Znaczenie przemysłu w kształtowaniu rynku srebra
Obecnie to właśnie zapotrzebowanie przemysłowe w coraz większym stopniu wpływa na sytuację rynkową srebra. W roku 2024 odnotowano rekordowo wysokie zużycie tego metalu przez przemysł, które sięgnęło 680,5 mln uncji. Największy udział w tym wzroście miały branże takie jak fotowoltaika, elektromobilność, elektronika oraz infrastruktura energetyczna. Co istotne, to już czwarty rok z rzędu, gdy przemysł ustanawia nowe historyczne szczyty zapotrzebowania na ten metal.
Podaż i deficyt na rynku srebra
Podczas gdy popyt rośnie, podaż srebra nie nadąża za tym tempem zmian. Srebro wydobywane jest głównie jako produkt uboczny przy eksploatacji innych surowców, takich jak miedź, cynk czy ołów. Taki sposób pozyskiwania ogranicza możliwości szybkiej reakcji na zwiększone zapotrzebowanie ze strony przemysłu. W rezultacie od pięciu lat na rynku srebra odnotowywany jest deficyt – w latach 2021–2024 miał on łączną wartość około 678 mln uncji. Prognozy na rok 2025 również wskazują na utrzymanie ujemnego bilansu.
Strategie banków centralnych a perspektywy rynku
W tym kontekście ciekawa staje się aktywność banków centralnych. Przez ostatnie trzy lata globalne instytucje rezerwowe dokonywały rekordowych zakupów złota, przekraczając poziom 1 000 ton rocznie, co jeszcze bardziej wzmocniło rolę złota jako głównego aktywa rezerwowego. Znaczenie złota w portfelach banków centralnych zaczyna przewyższać nawet waluty takie jak euro czy amerykańskie obligacje skarbowe. Dopiero niedawno srebro zaczęło być traktowane jako zasób strategiczny przez Rosyjski Bank Centralny. Tego typu decyzje mogą w przyszłości zachęcić inne instytucje rezerwowe do dywersyfikacji również w srebro, co może mieć istotny wpływ na sytuację rynkową.

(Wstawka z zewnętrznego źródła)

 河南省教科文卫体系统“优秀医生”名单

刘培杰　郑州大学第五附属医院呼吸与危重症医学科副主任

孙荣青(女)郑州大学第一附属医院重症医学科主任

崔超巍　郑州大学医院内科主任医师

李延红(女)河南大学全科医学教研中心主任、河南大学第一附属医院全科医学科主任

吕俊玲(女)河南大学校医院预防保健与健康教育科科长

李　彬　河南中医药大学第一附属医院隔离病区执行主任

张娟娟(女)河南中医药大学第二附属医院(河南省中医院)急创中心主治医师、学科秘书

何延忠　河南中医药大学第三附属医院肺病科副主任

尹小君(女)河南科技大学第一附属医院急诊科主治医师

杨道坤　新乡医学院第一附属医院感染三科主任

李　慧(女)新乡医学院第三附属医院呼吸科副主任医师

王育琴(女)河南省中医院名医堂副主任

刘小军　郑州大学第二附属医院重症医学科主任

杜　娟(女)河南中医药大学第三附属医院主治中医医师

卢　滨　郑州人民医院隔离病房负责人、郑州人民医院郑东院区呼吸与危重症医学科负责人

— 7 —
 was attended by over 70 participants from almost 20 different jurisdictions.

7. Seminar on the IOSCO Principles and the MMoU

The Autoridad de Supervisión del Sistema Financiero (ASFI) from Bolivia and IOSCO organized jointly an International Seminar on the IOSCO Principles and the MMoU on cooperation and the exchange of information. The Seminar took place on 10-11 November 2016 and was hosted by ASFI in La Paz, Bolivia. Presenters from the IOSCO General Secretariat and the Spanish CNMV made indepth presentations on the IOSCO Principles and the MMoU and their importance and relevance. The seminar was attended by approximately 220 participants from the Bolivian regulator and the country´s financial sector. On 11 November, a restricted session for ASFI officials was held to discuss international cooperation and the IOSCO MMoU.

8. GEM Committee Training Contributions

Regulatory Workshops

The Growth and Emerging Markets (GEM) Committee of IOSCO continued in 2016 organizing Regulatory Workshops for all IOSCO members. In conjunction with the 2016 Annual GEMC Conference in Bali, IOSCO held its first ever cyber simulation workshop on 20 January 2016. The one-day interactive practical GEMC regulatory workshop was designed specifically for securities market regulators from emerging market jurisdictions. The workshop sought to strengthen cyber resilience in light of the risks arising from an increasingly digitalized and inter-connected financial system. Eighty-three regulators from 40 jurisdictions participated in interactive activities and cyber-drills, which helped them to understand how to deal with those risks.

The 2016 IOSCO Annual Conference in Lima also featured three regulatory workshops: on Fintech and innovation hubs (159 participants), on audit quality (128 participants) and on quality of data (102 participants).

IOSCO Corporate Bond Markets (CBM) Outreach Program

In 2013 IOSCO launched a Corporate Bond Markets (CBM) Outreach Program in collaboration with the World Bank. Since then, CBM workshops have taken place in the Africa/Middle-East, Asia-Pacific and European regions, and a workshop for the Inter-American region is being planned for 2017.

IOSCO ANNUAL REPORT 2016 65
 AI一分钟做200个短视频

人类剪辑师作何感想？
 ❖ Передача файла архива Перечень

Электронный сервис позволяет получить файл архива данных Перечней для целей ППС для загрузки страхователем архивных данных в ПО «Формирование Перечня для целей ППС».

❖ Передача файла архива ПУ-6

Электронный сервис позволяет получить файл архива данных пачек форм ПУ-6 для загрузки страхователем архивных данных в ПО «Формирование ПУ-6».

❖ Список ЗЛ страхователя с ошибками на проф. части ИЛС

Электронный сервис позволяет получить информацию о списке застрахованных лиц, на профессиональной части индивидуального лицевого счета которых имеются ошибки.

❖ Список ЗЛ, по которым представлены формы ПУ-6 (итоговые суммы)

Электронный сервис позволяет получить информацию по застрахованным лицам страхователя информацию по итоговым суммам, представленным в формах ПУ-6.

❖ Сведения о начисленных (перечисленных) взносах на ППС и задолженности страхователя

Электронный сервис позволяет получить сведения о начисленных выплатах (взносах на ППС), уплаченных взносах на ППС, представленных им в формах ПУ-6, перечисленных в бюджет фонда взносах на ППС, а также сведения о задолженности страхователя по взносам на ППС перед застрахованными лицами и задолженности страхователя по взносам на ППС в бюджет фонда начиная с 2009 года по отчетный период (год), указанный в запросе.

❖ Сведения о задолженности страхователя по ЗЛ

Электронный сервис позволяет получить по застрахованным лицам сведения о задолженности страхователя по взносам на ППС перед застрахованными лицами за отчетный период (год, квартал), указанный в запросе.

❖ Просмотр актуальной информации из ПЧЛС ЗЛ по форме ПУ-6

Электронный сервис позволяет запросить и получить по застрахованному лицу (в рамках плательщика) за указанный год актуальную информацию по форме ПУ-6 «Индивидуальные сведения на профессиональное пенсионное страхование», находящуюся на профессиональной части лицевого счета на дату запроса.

Przyszłość srebra wobec złota
Analizując aktualne trendy – deficyt podaży, rosnące wykorzystanie przemysłowe i potencjalnie zwiększony popyt instytucjonalny – można przypuszczać, że srebro stoi przed szansą poprawy swojej pozycji względem złota. Czy wróci na poziomy cen sprzed 2011 roku? Choć nie można tego przewidzieć z całkowitą pewnością, obecne warunki wydają się najkorzystniejsze od dekady, by srebro mogło skrócić dystans do złota.